What USDA hardiness zone does wart fern grow in?
Wart Fern is rated for USDA zone 10-12 (indoor in most US homes) and RHS hardiness H1b. Outside that range, grow it as a container plant that overwinters indoors before the first hard frost.
Wart Fern deep-dive guides
Every aspect of wart fern care, each with its own calibrated guide:
- Wart Fern watering schedule
- Wart Fern light requirements
- Best soil mix for wart fern
- Wart Fern fertilizing guide
- When to repot wart fern
- How to propagate wart fern
- Wart Fern growth rate & size
- Wart Fern cold hardiness
- Wart Fern temperature & humidity
- Is wart fern toxic to cats & dogs?
- Is wart fern toxic to cats?
- Is wart fern toxic to dogs?
Featured in these plant shortlists
Wart Fern qualifies for 4 curated Growli shortlists — each one filtered objectively from our structured plant-care library, so the selection is consistent and checkable:
- Best plants for a north-facing window — Houseplants for a north-facing window: bright, even, indirect light and no scorching direct sun.
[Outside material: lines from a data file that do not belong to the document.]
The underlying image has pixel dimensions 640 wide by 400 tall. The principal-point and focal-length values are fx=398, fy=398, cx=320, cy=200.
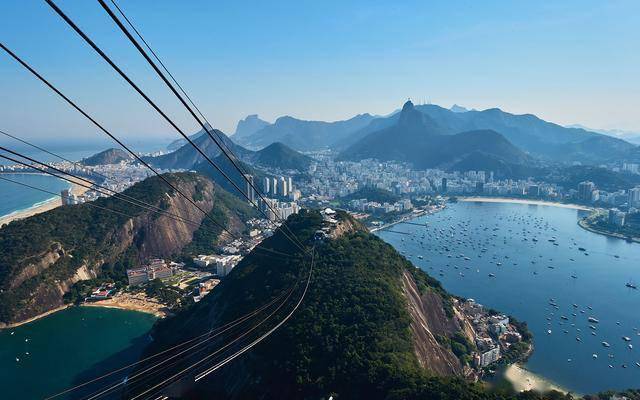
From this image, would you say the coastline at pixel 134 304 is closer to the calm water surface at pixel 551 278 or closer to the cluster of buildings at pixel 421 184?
the calm water surface at pixel 551 278

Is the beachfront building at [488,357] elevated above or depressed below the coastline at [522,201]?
below

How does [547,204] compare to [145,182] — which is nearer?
[145,182]

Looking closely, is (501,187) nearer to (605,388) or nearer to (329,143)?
(605,388)

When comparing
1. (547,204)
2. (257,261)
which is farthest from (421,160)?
(257,261)

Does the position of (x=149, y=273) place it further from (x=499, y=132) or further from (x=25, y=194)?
(x=499, y=132)

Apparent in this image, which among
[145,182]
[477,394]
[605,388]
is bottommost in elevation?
[605,388]

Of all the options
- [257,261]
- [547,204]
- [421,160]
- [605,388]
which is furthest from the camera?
[421,160]

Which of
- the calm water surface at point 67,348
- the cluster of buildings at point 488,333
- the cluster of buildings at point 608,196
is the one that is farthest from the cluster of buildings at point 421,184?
the calm water surface at point 67,348
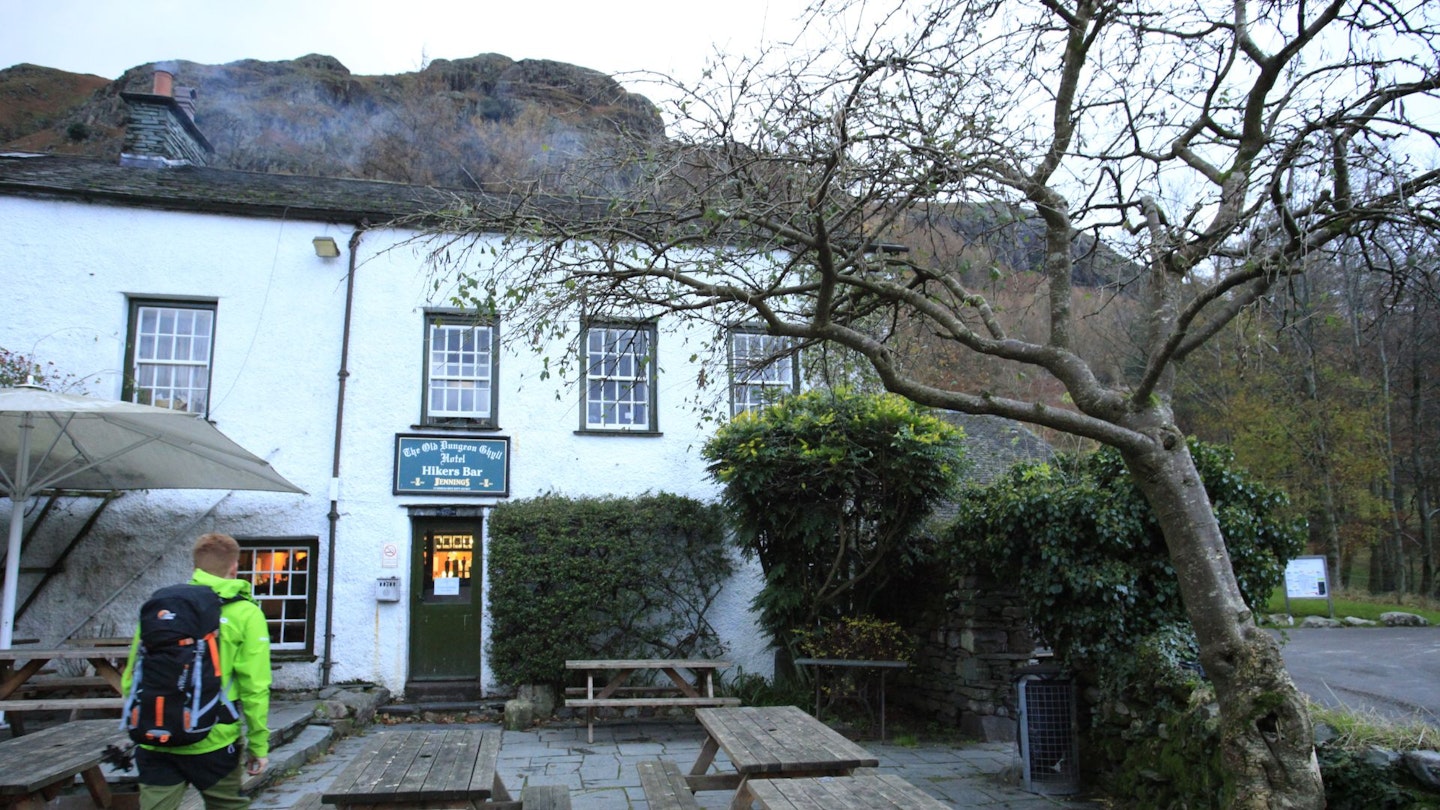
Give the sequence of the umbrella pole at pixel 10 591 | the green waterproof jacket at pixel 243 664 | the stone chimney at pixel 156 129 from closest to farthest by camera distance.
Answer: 1. the green waterproof jacket at pixel 243 664
2. the umbrella pole at pixel 10 591
3. the stone chimney at pixel 156 129

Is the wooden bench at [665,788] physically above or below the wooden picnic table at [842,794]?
below

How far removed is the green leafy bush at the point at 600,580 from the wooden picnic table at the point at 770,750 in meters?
4.05

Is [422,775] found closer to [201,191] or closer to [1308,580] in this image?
[201,191]

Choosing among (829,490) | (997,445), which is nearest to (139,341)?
(829,490)

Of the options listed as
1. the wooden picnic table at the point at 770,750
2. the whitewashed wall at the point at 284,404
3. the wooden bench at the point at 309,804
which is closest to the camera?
the wooden picnic table at the point at 770,750

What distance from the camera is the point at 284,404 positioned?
11.0 m

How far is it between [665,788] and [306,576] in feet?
22.3

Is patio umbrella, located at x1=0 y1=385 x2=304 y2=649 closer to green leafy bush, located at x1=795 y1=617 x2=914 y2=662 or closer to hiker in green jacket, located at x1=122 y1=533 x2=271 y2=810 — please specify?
hiker in green jacket, located at x1=122 y1=533 x2=271 y2=810

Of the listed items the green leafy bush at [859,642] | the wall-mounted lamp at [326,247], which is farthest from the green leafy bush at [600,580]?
the wall-mounted lamp at [326,247]

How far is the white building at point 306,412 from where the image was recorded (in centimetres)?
1050

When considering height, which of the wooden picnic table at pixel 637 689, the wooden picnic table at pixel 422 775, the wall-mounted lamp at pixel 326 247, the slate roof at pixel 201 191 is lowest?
the wooden picnic table at pixel 637 689

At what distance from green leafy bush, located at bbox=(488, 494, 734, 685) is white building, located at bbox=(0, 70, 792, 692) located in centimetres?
42

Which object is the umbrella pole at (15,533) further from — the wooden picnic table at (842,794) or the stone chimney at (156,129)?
the wooden picnic table at (842,794)

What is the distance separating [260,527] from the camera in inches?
424
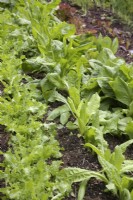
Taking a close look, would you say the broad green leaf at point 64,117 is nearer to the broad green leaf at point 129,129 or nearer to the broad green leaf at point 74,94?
the broad green leaf at point 74,94

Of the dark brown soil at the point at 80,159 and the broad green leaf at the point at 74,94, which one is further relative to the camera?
the broad green leaf at the point at 74,94

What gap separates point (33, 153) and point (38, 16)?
2971 mm

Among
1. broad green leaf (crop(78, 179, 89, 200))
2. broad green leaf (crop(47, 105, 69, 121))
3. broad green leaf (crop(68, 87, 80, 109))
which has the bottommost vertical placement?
broad green leaf (crop(47, 105, 69, 121))

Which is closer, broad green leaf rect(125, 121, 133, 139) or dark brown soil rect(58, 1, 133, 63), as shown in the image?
broad green leaf rect(125, 121, 133, 139)

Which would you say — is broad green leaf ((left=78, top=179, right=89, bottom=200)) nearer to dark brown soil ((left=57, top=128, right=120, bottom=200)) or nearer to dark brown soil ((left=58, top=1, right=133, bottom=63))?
dark brown soil ((left=57, top=128, right=120, bottom=200))

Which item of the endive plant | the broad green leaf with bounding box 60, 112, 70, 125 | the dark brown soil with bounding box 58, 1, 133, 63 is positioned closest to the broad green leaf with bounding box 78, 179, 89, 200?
the endive plant

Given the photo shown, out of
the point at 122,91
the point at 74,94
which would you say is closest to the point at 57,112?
the point at 74,94

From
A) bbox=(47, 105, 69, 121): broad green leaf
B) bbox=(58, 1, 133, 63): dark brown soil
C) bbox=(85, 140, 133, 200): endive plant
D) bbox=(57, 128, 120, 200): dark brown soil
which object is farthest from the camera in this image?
bbox=(58, 1, 133, 63): dark brown soil

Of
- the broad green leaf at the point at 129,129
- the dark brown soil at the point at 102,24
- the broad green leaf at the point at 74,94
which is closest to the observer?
the broad green leaf at the point at 129,129

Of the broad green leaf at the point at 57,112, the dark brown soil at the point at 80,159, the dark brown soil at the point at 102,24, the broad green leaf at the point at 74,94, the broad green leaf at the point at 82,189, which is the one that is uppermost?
the broad green leaf at the point at 74,94

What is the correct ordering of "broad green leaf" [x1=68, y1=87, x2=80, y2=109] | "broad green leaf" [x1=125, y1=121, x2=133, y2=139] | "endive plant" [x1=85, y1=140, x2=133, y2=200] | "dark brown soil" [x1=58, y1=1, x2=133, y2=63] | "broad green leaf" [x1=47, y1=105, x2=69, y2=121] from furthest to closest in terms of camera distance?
"dark brown soil" [x1=58, y1=1, x2=133, y2=63], "broad green leaf" [x1=47, y1=105, x2=69, y2=121], "broad green leaf" [x1=68, y1=87, x2=80, y2=109], "broad green leaf" [x1=125, y1=121, x2=133, y2=139], "endive plant" [x1=85, y1=140, x2=133, y2=200]

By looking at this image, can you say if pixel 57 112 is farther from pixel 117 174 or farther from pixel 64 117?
pixel 117 174

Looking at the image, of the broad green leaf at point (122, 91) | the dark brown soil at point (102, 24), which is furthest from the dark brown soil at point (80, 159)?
the dark brown soil at point (102, 24)

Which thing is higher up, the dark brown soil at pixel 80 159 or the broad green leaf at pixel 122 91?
the broad green leaf at pixel 122 91
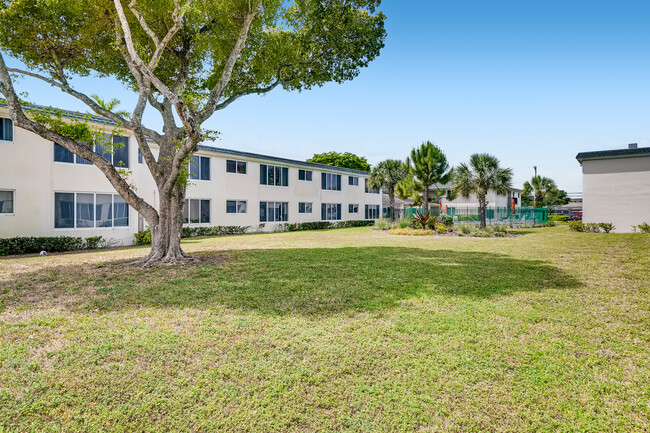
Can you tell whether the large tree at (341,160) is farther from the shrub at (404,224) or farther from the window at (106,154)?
the window at (106,154)

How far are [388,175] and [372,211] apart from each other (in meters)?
4.46

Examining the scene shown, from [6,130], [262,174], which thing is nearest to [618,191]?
[262,174]

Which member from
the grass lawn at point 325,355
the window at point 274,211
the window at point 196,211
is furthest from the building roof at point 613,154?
the window at point 196,211

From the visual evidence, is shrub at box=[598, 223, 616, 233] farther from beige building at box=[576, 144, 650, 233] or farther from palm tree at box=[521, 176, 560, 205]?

Each pick verified against its documented light needs.
- Best trailing & climbing houseplants — Vining and trailing houseplants for shelves, hanging pots, and moss poles — selected by growth habit.
- Best humidity-loving houseplants — Houseplants that thrive in a bathroom, kitchen, or by a humidifier — selected by documented humidity preference.
- Best fast-growing houseplants — Houseplants documented as fast or vigorous growers — quick to fill a pot, cover a pole or trail down a shelf.
- Browse all 29 plant shortlists — pet-safe, low-light, drought-tolerant and more
Related guides
Wart Fern is also known as Wart Fern, Oak Leaf Fern, and Climbing Bird's Nest Fern.